PROVIDED PASSAGE:
When examining why these molecules bind away from the active site, it appears that the ruthenocenyl group is engaged in many different types of interactions with the protein, including stacking interactions between the cyclopentadienyl ring and Arg191. Most interestingly, the carbon atoms of the cyclopentadienyl rings of one of the inhibitors are involved in several non-polar interactions with the protein molecules. Specifically, the product molecule is sandwiched between two protein monomers in the crystal lattice, and its carbon atoms are within optimal VDW distance of Gln31 and Ala35 of one monomer, and Lys82 of another (Figure 4). The distances between Ru and the hydrogen atoms on these protein side chain carbons are longer than 3.6–3.7 Å, which is farther than those observed between ruthenocenyl groups (Figure 3). These observations, together with the non-polar features of the side chain hydrocarbon groups, suggest that Ru---H hydrogen bonds are unlikely in this case (Figure 4).

Figure 4.

Interactions of the ruthenocenyl group with amino acid side chains. Away from the active site, the ruthenocenyl group is sandwiched between two protein monomers and is held in place by several non-polar interactions. The inhibitor is colored magenta, while the different protein monomers are colored yellow and green. Potential C---C interactions (at a distance of 3.8–4.2 Å) are shown as dashed black lines.

The high resolution of our crystal structure not only gives us insight as to what products are present in the active site, but also allows us to view the cyclopentadienyl rings of the ruthenocenyl group with unprecedented detail. We were able to observe a significant twisting of the two cyclopentadienyl rings in four of the compounds in the crystal structure (Figure 5), including the “free” ruthenocenyl group in the partially disordered compound (Figure 3). The rings in both of the active site product molecules adopt a slightly staggered conformation; with the bottom “floating” ring being rotated either 17.1 degrees, or 22.6 degrees in relation to the top ring. This slightly staggered conformation is also observed in one of the carboxylated product molecules that bind away from the active site. Interestingly, all of the compounds that adopt the staggered conformation show a roughly identical degree of rotation. The other carboxylated product observed in the structure has its rings in an almost eclipsed conformation, with only a very slight 3.8 degree twist of the rings evident (Figure 5c). As shown in Figures 2b and 4, the ruthenocenyl group of this inhibitor and its adjacent linker form extensive interactions with the protein, including hydrogen bonds with Lys82 and non-polar interactions with multiple residues. The two cyclopentadienyl rings are likely forced to adopt the eclipsed conformation by these interactions, suggesting that the ruthenocenyl group can adapt to the protein environment and offer more flexibility in protein-inhibitor interactions in comparison to the ferrocenyl group.

Figure 5.

Twists of cyclopentadienyl rings in each ordered inhibitor molecule. a) Active site A, 17.1 degree twist, b) Active site B, 22.6 degree twist, c) Non-active site A, 3.8 degree twist, d) Non-active site B, 21.7 degree twist.

Conclusions

In summary, we have solved the 1.18 Å structure of a novel ruthenocene conjugated β-lactam in complex with CTX-M-14 E166A β-lactamase. To the best of our knowledge, this structure represents the first atomic resolution structure of a synthetic organometallic compound in complex with a protein. The observation of the original product (2) outside the active site supports the previous hypothesis that, during β-lactamase catalysis, the hydrolyzed product (2) is expelled from the active site due to steric clash.^{34, 35} Binding of the decarboxylated product (3) suggests possible product inhibition of β-lactamase, and the potential use of this product as a novel scaffold for new drug discovery against β-lactamase. The high resolution of our structure also allowed us to view the twisting of the cyclopentadienyl rings in unprecedented detail, while suggesting the utility of the ruthenocenyl group in targeting different protein hot spots and enhancing the antibacterial potency of existing drugs.

TASK INSTRUCTIONS: Retype everything in the passage on the ruthenocene crystal structure from "Interactions of the" down to "dashed black lines.".

INPUT DATA:

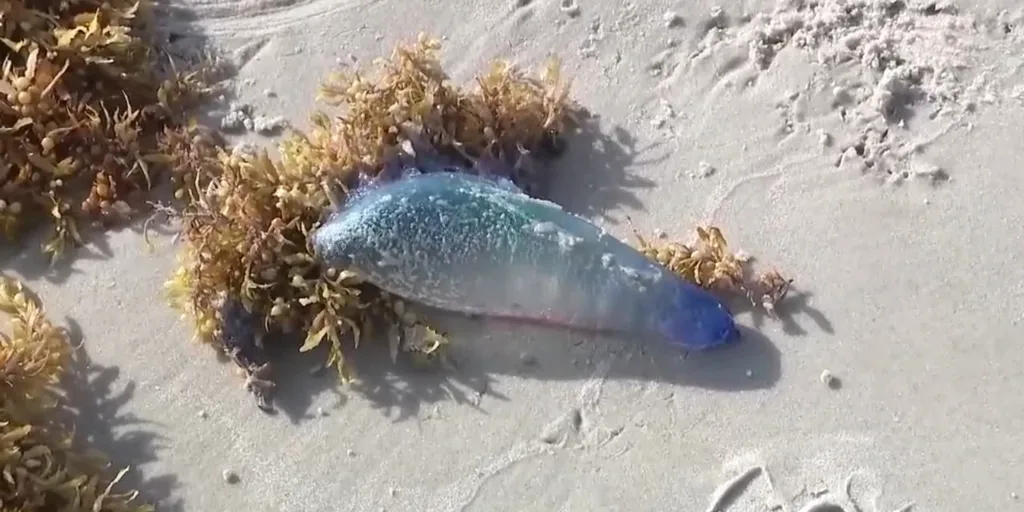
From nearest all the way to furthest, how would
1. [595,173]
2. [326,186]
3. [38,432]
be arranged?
[38,432]
[326,186]
[595,173]

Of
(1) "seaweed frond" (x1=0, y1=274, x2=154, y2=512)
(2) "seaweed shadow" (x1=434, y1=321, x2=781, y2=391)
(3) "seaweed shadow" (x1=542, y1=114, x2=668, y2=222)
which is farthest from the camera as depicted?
(3) "seaweed shadow" (x1=542, y1=114, x2=668, y2=222)

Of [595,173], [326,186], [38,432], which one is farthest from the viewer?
[595,173]

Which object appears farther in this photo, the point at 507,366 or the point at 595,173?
the point at 595,173

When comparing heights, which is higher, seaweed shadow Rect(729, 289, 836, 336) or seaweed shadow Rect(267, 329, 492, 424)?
seaweed shadow Rect(729, 289, 836, 336)

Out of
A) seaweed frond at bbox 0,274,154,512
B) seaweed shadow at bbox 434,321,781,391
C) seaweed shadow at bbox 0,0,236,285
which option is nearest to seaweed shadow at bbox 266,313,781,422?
seaweed shadow at bbox 434,321,781,391

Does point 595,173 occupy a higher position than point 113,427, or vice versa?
point 595,173

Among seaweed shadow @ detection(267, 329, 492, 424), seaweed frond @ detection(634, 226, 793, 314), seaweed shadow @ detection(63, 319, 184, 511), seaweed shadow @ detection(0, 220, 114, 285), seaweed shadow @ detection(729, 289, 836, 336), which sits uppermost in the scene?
seaweed frond @ detection(634, 226, 793, 314)

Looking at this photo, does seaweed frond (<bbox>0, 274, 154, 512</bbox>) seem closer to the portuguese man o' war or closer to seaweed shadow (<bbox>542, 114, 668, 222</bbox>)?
the portuguese man o' war

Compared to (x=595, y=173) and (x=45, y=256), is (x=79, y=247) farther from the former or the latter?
(x=595, y=173)

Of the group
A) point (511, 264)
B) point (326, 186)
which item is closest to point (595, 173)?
point (511, 264)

ANSWER SPACE:
Interactions of the ruthenocenyl group with amino acid side chains. Away from the active site, the ruthenocenyl group is sandwiched between two protein monomers and is held in place by several non-polar interactions. The inhibitor is colored magenta, while the different protein monomers are colored yellow and green. Potential C---C interactions (at a distance of 3.8–4.2 Å) are shown as dashed black lines.